Im Familien-, Freundes- und Bekanntenkreis meiner Freundinnen und mir gibt es auch einige Lebensgemeinschaften, in denen sie für das Brötchen verdienen zuständig ist und er einen auf Hausmann und gegebenenfalls Vater macht. Interessanterweise sieht es in diesen Haushalten aus, als würden dort nur Männer leben. Ich kann das voll und ganz verstehen, dass die Damen des Hauses nach über neun Stunden Abwesenheit nicht unbedingt das Bedürfnis verspüren, sich auch noch auf eine häusliche Putzorgie zu stürzen.
Apropos Putzorgie, da konnte Klara auch eine Story beitragen. Sie hatte einen Lover, bei dem nicht zu übersehen war, dass er geputzt hatte, wenn sie zu ihm zu Besuch kam. Es war zu erkennen, dass er geputzt hatte, allerdings nicht unbedingt so, dass der Fliesenboden glänzte und spiegelte. Das nun wahrlich nicht, dafür standen überall verteilt noch die Flaschen mit den verschiedenen Reinigungsmitteln herum – fein säuberlich in der ganzen Wohnung verstreut.
Dann sind noch Martha und ihre Dauer- Affäre. Sie können sich nicht oft sehen. Es war das erste Mal, als sie länger bei ihm blieb und er sie bekochte. Der schnibbelt filigran wie ein Uhrmacher, denn er ist ein Meister der schnellen Küche. Jedenfalls ist sie hin und wollte den Tisch decken, während er in der Küche wirbelte. Das muss man sich vorstellen: ein Riesending von einem Eichentisch, etwa zwei Meter sechzig lang und ein Meter breit. Mindestens ein Drittel stand voll mit Rechner, Monitor und haste nicht gesehen. An einer langen Seite standen seine Gitarren, der Synthi, riesige Boxen und zwei alte Stühle gab es auch. Martha, die Trulla, fragte ihn, ob er eine Tischdecke hat – dieser Blick von ihm…! Dann fragte sie ihn nach Servietten – wieder ein Blick und er meinte dann: „Ich habe Zewa wisch und weg ….“ . „Aha“ sagte sie ,„dann eben Besteck“, obwohl sie sich eigentlich schon gar nicht mehr getraut hatte, zu fragen. Aber siehe da und staune: Alles vom Feinsten. Teller, Gläser und Besteck, alles Markenware von WMF oder Villeroy. Das kam gut auf dem Eichentisch von 1900schlagmichtot.

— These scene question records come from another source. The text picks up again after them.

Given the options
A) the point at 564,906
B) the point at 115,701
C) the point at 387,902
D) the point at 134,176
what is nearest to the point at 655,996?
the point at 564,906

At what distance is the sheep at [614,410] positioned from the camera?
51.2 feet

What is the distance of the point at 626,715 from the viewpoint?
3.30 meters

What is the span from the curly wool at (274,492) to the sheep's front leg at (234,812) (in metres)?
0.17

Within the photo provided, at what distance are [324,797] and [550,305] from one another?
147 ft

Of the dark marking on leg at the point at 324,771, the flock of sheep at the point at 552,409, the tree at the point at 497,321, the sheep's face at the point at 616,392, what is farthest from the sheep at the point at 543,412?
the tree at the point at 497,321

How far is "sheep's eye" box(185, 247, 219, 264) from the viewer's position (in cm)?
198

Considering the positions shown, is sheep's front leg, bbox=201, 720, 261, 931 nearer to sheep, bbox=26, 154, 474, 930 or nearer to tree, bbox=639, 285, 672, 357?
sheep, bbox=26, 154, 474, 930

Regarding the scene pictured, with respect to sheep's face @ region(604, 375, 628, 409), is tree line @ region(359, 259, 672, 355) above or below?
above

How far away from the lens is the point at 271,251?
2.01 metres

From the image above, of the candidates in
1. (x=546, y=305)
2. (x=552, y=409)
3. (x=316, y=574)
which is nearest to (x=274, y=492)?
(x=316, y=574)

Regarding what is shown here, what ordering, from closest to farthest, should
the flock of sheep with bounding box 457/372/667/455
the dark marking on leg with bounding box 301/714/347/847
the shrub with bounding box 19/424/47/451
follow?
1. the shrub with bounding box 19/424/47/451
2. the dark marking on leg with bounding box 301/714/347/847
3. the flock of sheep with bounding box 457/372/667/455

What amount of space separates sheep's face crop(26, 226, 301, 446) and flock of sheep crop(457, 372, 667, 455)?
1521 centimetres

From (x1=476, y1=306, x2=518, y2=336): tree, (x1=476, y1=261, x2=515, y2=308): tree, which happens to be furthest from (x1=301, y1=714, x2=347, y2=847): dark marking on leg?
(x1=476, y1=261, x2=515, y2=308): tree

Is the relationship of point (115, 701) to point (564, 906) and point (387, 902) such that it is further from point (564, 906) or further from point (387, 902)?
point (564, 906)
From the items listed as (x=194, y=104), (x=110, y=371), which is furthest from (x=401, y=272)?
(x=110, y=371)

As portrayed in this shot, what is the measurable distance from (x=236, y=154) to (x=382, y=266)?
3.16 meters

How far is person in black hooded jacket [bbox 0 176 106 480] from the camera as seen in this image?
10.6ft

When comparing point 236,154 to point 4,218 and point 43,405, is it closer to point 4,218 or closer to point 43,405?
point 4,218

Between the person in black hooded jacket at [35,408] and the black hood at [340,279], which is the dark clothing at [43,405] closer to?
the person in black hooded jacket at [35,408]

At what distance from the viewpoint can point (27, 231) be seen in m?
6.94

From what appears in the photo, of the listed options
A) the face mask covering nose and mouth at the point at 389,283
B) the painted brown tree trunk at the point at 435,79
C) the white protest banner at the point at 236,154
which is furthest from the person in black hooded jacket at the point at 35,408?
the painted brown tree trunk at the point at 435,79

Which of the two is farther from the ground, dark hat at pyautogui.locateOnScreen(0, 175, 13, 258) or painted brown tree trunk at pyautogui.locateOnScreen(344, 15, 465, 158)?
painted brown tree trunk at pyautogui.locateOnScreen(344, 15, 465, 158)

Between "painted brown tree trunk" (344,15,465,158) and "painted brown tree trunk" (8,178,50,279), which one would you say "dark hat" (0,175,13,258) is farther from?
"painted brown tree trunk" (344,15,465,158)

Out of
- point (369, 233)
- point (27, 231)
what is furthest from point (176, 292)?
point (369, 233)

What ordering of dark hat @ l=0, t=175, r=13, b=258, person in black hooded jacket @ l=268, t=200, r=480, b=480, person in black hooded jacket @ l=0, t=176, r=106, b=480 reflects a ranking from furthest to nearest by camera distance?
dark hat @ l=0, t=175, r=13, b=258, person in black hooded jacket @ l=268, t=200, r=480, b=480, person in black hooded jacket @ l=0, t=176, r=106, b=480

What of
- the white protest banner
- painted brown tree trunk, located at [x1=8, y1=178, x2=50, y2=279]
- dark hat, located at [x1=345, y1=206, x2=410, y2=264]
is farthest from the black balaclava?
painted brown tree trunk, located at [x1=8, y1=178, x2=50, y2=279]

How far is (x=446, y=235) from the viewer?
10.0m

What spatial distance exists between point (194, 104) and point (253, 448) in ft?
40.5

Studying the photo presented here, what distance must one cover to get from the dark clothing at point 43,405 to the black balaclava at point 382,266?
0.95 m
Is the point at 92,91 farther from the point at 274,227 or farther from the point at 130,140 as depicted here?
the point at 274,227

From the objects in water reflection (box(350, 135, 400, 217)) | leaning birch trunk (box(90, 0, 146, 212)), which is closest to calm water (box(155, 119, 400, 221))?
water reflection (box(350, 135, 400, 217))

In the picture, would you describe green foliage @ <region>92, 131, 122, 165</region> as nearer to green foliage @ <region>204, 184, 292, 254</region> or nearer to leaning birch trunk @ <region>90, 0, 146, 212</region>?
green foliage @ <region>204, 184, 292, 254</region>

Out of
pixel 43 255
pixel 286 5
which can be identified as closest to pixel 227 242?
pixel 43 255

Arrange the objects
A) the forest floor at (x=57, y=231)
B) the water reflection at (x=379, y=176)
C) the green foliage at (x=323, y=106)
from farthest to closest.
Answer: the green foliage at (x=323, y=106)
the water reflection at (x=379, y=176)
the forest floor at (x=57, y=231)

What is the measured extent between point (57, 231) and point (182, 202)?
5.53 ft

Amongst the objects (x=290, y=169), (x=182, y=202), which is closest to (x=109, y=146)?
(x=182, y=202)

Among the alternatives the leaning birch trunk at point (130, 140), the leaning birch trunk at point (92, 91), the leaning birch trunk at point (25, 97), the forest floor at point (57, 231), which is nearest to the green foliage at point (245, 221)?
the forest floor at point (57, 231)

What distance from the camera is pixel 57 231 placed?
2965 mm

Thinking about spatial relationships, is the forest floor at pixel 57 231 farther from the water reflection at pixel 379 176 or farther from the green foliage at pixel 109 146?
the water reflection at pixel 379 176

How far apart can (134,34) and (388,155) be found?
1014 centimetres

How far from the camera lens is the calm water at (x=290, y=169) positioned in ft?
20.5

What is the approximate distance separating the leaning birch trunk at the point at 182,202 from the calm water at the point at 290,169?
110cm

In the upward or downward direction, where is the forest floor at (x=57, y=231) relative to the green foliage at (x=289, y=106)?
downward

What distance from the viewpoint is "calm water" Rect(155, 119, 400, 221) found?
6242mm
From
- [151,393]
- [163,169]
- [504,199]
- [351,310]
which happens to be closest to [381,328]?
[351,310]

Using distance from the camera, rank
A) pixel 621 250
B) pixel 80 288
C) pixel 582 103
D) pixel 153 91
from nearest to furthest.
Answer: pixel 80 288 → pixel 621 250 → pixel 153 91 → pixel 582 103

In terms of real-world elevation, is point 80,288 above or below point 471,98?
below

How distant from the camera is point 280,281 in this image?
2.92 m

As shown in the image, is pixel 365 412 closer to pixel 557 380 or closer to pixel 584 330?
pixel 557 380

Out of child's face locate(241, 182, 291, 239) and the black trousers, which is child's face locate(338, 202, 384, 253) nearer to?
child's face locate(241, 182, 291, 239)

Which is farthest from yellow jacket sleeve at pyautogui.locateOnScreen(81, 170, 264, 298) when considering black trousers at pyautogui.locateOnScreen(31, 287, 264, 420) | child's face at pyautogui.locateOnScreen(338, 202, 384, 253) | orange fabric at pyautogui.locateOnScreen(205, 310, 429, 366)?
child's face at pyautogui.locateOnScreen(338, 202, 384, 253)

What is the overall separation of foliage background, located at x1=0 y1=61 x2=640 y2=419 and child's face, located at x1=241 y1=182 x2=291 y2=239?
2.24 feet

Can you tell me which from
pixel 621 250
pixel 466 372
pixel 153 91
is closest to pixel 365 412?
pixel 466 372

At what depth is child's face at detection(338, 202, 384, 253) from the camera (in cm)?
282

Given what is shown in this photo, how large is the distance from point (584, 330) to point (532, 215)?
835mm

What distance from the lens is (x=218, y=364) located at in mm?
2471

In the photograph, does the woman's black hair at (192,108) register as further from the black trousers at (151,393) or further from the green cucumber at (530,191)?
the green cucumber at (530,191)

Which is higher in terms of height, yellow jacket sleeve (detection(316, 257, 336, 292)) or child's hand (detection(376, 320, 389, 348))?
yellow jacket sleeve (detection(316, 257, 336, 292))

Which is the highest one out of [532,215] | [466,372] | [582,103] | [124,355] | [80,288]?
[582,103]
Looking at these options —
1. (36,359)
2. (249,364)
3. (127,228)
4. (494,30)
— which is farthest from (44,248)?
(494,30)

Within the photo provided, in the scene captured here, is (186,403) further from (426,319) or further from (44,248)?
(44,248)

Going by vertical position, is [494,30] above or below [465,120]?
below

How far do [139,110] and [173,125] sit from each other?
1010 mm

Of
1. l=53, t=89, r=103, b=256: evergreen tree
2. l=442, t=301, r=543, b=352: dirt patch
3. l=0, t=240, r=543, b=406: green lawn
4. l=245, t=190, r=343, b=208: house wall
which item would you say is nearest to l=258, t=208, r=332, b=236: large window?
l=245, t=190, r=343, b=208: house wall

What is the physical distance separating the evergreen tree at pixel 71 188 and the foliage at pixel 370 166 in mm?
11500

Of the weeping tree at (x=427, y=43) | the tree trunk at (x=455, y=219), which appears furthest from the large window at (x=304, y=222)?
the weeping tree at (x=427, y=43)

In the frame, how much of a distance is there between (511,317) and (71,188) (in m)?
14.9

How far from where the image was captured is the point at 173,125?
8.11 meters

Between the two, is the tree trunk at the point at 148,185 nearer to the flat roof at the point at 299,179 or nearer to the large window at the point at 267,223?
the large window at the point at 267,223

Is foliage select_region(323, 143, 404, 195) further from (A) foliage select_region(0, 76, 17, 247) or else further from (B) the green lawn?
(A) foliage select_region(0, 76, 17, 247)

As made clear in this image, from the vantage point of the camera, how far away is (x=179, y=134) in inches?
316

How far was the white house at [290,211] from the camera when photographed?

Bruni, die eigentlich Brunhilde heißt, hat ein Händchen für die, na nennen wir sie mal, Wäsche- Typen. Die Schmutzwäsche liegt in allen Zimmern versprengt herum, außer vielleicht in der Küche nicht. Die saubere und unter Umständen eventuell zusammengelegte Wäsche findet irgendwie den Weg in den Schrank nicht und wird stapelweise ebenfalls über den gesamten Wohnraum verteilt oder hängt knochentrocken noch immer auf dem Wäscheständer.
Sieglinde, eine große kräftige Frau, gestanden wie eine deutsche Eiche und hart wie Krupp- Stahl, konnte normalerweise nichts so leicht erschüttern. In einer Cocktail- Bar hatte sie einen feschen und sehr gepflegt wirkenden Kerl kennengelernt. Nach einigen Cocktails und in guter Stimmung beschlossen sie, sich bei ihm einen Absacker zu gönnen, da er nicht weit entfernt wohnte. Es kam wie es kommen musste und sie landeten im Bett und schliefen nach einer heißen Nummer zusammen ein. Sie erwachte ziemlich früh, stand leise auf und ging ins Bad. Da fiel ihr Blick auf die Haarbürste, die auf der Ablage unter dem Spiegel lag. Haare befanden sich dort eigentlich nicht besonders viele drin, aber Staub. Und dieser Staub war nicht nur minimal an den Borsten, sondern verteilte sich über die ganze Fläche. Sie schüttelte sich bei dem Gedanken daran ein wenig und uns Zuhörerinnen sträubten sich die Nackenhaare. Ihr Blasendruck war wie weggeblasen, sie suchte ihre Sachen zusammen, zog sich an und verschwand, ohne eine Nachricht zu hinterlassen. Glücklicherweise gibt es den Begriff One- Night- Stand, denn für Sieglinde stand fest: einmal und nie wieder!